Malgré qu’il fût toujours en prière, oraison,
Il ne put l’obtenir, je n’en sais pas la cause.
Mais si quelqu’un voulait répliquer quelque chose,
On pourrait lui donner cette solution
Qu’il n’avait pas la foi ni la dévotion.
Quoi qu’il en soit, Hérault mourut et tout de suite
S’en alla rendre compte à Dieu de sa conduite,
Devant le tribunal du juge souverain,
De ce juste vengeur qui, la balance en main,
Épluche des méchants les forfaits et les crimes,
Objets de sa fureur, de sa haine victimes.

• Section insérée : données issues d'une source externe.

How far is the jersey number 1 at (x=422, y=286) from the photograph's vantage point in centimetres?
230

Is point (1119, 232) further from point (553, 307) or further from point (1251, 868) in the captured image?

Hérault, chemin faisant, rencontra par hasard
Le bon Vincent de Paul, ce bénin papelard
Qui d’un air plein de trouble et la mine allongée
S’était vu refuser du paradis l’entrée.
Il accompagnait ceux lesquels, depuis mille ans,
Étaient canonisés à beaux deniers comptants ;
Chacun tenant en main la Bulle et les patentes
Qui prônent ici-bas leurs vertus apparentes ;
Mais au Ciel par malheur on décide autrement ;
On n’est point imposteur ni fourbe impunément.
Rome et ses jugement n’y séduisent personne,
Tout paraît au grand jour et rien ne s’y pardonne.
À cet aspect, Hérault, les sens tout interdits,
Leur dit : je vous croyais, Messieurs, en paradis,
Puisque chez les mortels on chante vos louanges,
Qu’on vous met au-dessus des anges, des archanges ;
L’on est donc bien trompé. Comme il parlait encore,
Il voit venir Pâris ; son cœur, à cet abord,
De frayeur tressaillit ; il sent la conscience
Lui reprocher les maux, les tourments, la souffrance
Dont il chargea cent fois grand nombre d’innocents,
Pour être devenus du saint les partisans.
Le voyant entouré d’une éclatante gloire,
Ayant la palme en main, gage de sa victoire,
Il se jette à ses pieds, reconnaît son erreur,
Implore son secours, son crédit, sa faveur.
Le bienheureux, touché de ses cris, de ses larmes,
L’anime, le console, apaise ses alarmes
Et lui promet enfin son intercession
Pour faire révoquer sa condamnation.
Or il fut décidé dans le conseil suprême
Que, vu son repentir et sa douleur extrême,
Qu’engagé par erreur et non par passion,
Il n’avait obéi qu’à la séduction,
On ne l’enverait point aux flammes éternelles ;
Mais que pour expier ses chutes criminelles,
Il lui faudrait, avant d’entrer en paradis,
Rester mille ans auprès du tombeau de Pâris
Et faire à sa mémoire une amende honorable,
En baignant de ses pleurs ce tombeau respectable.